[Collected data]
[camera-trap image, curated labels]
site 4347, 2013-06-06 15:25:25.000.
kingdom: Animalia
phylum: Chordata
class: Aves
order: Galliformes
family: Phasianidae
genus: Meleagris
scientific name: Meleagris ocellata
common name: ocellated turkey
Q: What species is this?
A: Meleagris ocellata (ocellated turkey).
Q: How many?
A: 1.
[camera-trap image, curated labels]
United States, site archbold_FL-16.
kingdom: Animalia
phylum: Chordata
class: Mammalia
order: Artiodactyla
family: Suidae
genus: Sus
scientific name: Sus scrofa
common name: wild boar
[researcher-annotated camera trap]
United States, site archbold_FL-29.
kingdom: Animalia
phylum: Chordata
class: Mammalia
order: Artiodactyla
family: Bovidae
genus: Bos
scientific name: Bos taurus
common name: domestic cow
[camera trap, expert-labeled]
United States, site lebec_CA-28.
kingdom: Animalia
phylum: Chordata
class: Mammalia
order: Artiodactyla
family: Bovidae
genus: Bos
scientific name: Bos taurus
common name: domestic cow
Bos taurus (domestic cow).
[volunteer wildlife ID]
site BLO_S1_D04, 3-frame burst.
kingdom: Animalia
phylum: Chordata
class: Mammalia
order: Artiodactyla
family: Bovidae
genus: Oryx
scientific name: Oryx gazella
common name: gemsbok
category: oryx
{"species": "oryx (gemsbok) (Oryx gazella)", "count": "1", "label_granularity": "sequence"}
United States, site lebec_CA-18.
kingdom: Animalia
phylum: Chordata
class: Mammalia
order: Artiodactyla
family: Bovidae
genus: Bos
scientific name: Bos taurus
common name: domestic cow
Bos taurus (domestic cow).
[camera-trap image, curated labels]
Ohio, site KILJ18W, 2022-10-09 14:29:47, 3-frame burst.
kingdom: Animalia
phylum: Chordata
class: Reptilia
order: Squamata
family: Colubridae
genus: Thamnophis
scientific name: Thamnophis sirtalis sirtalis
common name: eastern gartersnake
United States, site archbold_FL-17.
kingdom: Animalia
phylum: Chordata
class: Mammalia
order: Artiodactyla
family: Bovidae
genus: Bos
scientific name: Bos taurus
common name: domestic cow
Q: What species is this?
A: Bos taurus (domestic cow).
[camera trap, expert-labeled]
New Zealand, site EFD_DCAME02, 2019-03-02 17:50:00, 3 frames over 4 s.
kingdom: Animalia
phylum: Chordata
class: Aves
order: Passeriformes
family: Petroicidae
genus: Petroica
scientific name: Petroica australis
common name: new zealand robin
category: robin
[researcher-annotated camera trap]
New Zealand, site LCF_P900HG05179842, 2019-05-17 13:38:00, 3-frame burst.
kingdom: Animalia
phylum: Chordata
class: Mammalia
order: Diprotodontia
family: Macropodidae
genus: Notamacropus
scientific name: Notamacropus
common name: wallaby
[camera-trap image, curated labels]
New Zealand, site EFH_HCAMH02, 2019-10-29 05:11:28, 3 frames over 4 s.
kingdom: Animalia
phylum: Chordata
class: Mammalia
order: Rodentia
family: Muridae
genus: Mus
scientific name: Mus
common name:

# Task to carry out
Every record above must be duplicated exactly.

# Expected answer
[camera-trap image, curated labels]
site 4347, 2013-06-06 15:25:25.000.
kingdom: Animalia
phylum: Chordata
class: Aves
order: Galliformes
family: Phasianidae
genus: Meleagris
scientific name: Meleagris ocellata
common name: ocellated turkey
Q: What species is this?
A: Meleagris ocellata (ocellated turkey).
Q: How many?
A: 1.
[camera-trap image, curated labels]
United States, site archbold_FL-16.
kingdom: Animalia
phylum: Chordata
class: Mammalia
order: Artiodactyla
family: Suidae
genus: Sus
scientific name: Sus scrofa
common name: wild boar
[researcher-annotated camera trap]
United States, site archbold_FL-29.
kingdom: Animalia
phylum: Chordata
class: Mammalia
order: Artiodactyla
family: Bovidae
genus: Bos
scientific name: Bos taurus
common name: domestic cow
[camera trap, expert-labeled]
United States, site lebec_CA-28.
kingdom: Animalia
phylum: Chordata
class: Mammalia
order: Artiodactyla
family: Bovidae
genus: Bos
scientific name: Bos taurus
common name: domestic cow
Bos taurus (domestic cow).
[volunteer wildlife ID]
site BLO_S1_D04, 3-frame burst.
kingdom: Animalia
phylum: Chordata
class: Mammalia
order: Artiodactyla
family: Bovidae
genus: Oryx
scientific name: Oryx gazella
common name: gemsbok
category: oryx
{"species": "oryx (gemsbok) (Oryx gazella)", "count": "1", "label_granularity": "sequence"}
United States, site lebec_CA-18.
kingdom: Animalia
phylum: Chordata
class: Mammalia
order: Artiodactyla
family: Bovidae
genus: Bos
scientific name: Bos taurus
common name: domestic cow
Bos taurus (domestic cow).
[camera-trap image, curated labels]
Ohio, site KILJ18W, 2022-10-09 14:29:47, 3-frame burst.
kingdom: Animalia
phylum: Chordata
class: Reptilia
order: Squamata
family: Colubridae
genus: Thamnophis
scientific name: Thamnophis sirtalis sirtalis
common name: eastern gartersnake
United States, site archbold_FL-17.
kingdom: Animalia
phylum: Chordata
class: Mammalia
order: Artiodactyla
family: Bovidae
genus: Bos
scientific name: Bos taurus
common name: domestic cow
Q: What species is this?
A: Bos taurus (domestic cow).
[camera trap, expert-labeled]
New Zealand, site EFD_DCAME02, 2019-03-02 17:50:00, 3 frames over 4 s.
kingdom: Animalia
phylum: Chordata
class: Aves
order: Passeriformes
family: Petroicidae
genus: Petroica
scientific name: Petroica australis
common name: new zealand robin
category: robin
[researcher-annotated camera trap]
New Zealand, site LCF_P900HG05179842, 2019-05-17 13:38:00, 3-frame burst.
kingdom: Animalia
phylum: Chordata
class: Mammalia
order: Diprotodontia
family: Macropodidae
genus: Notamacropus
scientific name: Notamacropus
common name: wallaby
[camera-trap image, curated labels]
New Zealand, site EFH_HCAMH02, 2019-10-29 05:11:28, 3 frames over 4 s.
kingdom: Animalia
phylum: Chordata
class: Mammalia
order: Rodentia
family: Muridae
genus: Mus
scientific name: Mus
common name:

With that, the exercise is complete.